长枪与破军枪交错,一左一右,配合得天衣无缝。顾惊寒的长枪大开大合,是南疆战场练出来的悍勇,死死挡住正面冲过来的敌人;沈辞的破军枪凌厉精准,招招致命,清掉漏过来的蛮族士兵。寨门的缺口处,蛮族士兵的尸体堆成了小山,竟硬是没再往前冲进一步。

厮杀从清晨一直持续到正午,蛮族发起了三波猛攻,都被打了回去。日头升到头顶的时候,蛮族终于暂时撤了兵,退到山道外休整,隘口前的空地上,尸体横七竖八,血把泥地都泡透了,踩上去黏糊糊的。

寨门的缺口被士兵们用石头和原木堵上了,城头的士兵们瘫坐在地上,手里还握着兵器,浑身是血,连抬手擦汗的力气都没了。顾惊寒靠在箭楼的柱子上,终于撑不住,顺着柱子滑坐下去,左腿疼得浑身发抖,额头上的汗混着血往下淌,连握枪的力气都没了。

他刚坐下,就看见沈辞走了过来。她身上的铠甲也沾了不少血,肩甲被砍出了一道豁口,脸上沾了血点,头发也散了几缕,却依旧站得笔直,手里还握着那杆破军枪。

顾惊寒立刻想撑着柱子站起来,却被沈辞抬手按住了肩。她蹲下身,把手里拿着的一个瓷瓶递给他,是专治旧伤的金疮药,昨夜她让小卫送给他的那瓶。

“说了让你别硬撑。”她的声音没什么起伏,却没了之前的疏离,带着点不易察觉的责备,“腿伤成这样,还堵在缺口里,不要命了?”

顾惊寒看着她,看着她眼底藏着的关心,心脏猛地跳了一下,像被什么东西撞了一下,又酸又软。他活了19年,第一次有这样的感觉,不是皇子的身份,不是守将的责任,只是一个男人,对着自己放在心上的姑娘,连话都说不利索了。

他接过药瓶,指尖不小心碰到了她的指尖,两人都顿了一下,又很快收回手。他低着头,攥着药瓶,声音有点哑:“谢了。寨门是我守的,不能破。再说,有你在,我死不了。”

这话一出口,他就后悔了,怕自己说得太露骨,惹她不快。可沈辞没接话,只是站起身,望向远处蛮族的营地方向,声音沉静:“他们不会善罢甘休,下午还有一场硬仗。你歇会儿,把药上了,寨门还得靠你。”

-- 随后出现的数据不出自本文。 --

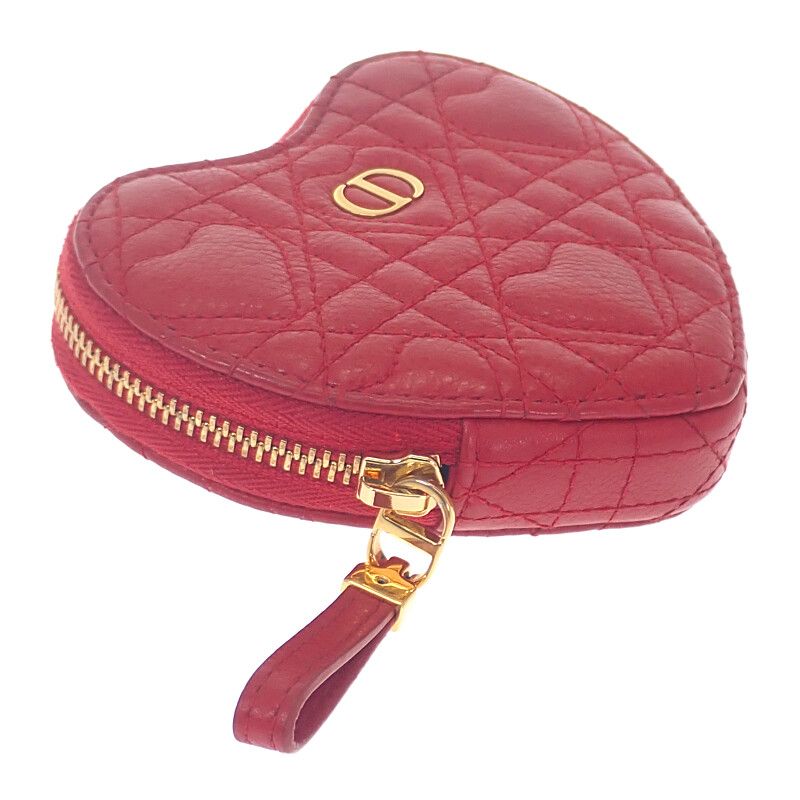 Dior Amour Caro Chain Heart Pouch S5097unid_m61r Shoulder Bag Calf Red Gold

“好。”顾惊寒看着她的背影,看着她握着破军枪,再次走向城头的身姿,眼底的温柔藏都藏不住。他知道,她心里装着家国天下,装着边关万里,装着另一个人;他也知道,自己这辈子,大概率要埋在这片疆场上,给不了她安稳的未来。

可那又怎么样呢。

能和她并肩站在这里,一起守着这道黑石隘,一起护着身后的万里河山,哪怕只是同袍,哪怕只能站在她身后,看着她的背影,也够了。

他低头看着手里的药瓶,嘴角不自觉地勾起一点笑,忍着疼,卷起裤腿,给自己上药。

隘口的风又吹了起来,带着浓重的血腥味。秦锐带着士兵们修补寨墙,凌霜在山壁上清点箭矢,谢景珩带着轻骑巡营,医帐里的苏婉忙着给伤兵换药,所有人都在为下一场厮杀做准备。

沈辞站在城头,握着破军枪,望着远处的蛮族营地,目光锐利如鹰。她知道,真正的恶战,还在后面。

日头渐渐西斜,蛮族的营地方向,再次响起了号角声,比清晨更沉,更凶。

顾惊寒已经重新披好了铠甲,拄着长枪,走到她身侧。哪怕左腿依旧疼得钻心,他依旧站得笔直,和她并肩望着前方,像两座并肩而立的碑,守着这道北境的门户。

“准备好了?”沈辞侧头问他。

“准备好了。”顾惊寒笑了笑,长枪一横,“有沈将军在,这黑石隘,丢不了。”

沈辞没说话,只是微微颔首,再次举起了手里的破军枪。梅形红缨在晚风里扬起,像一团燃着的火,在渐暗的天色里,亮得刺眼。

城下的喊杀声再次响起,蛮族的第二波总攻,来了。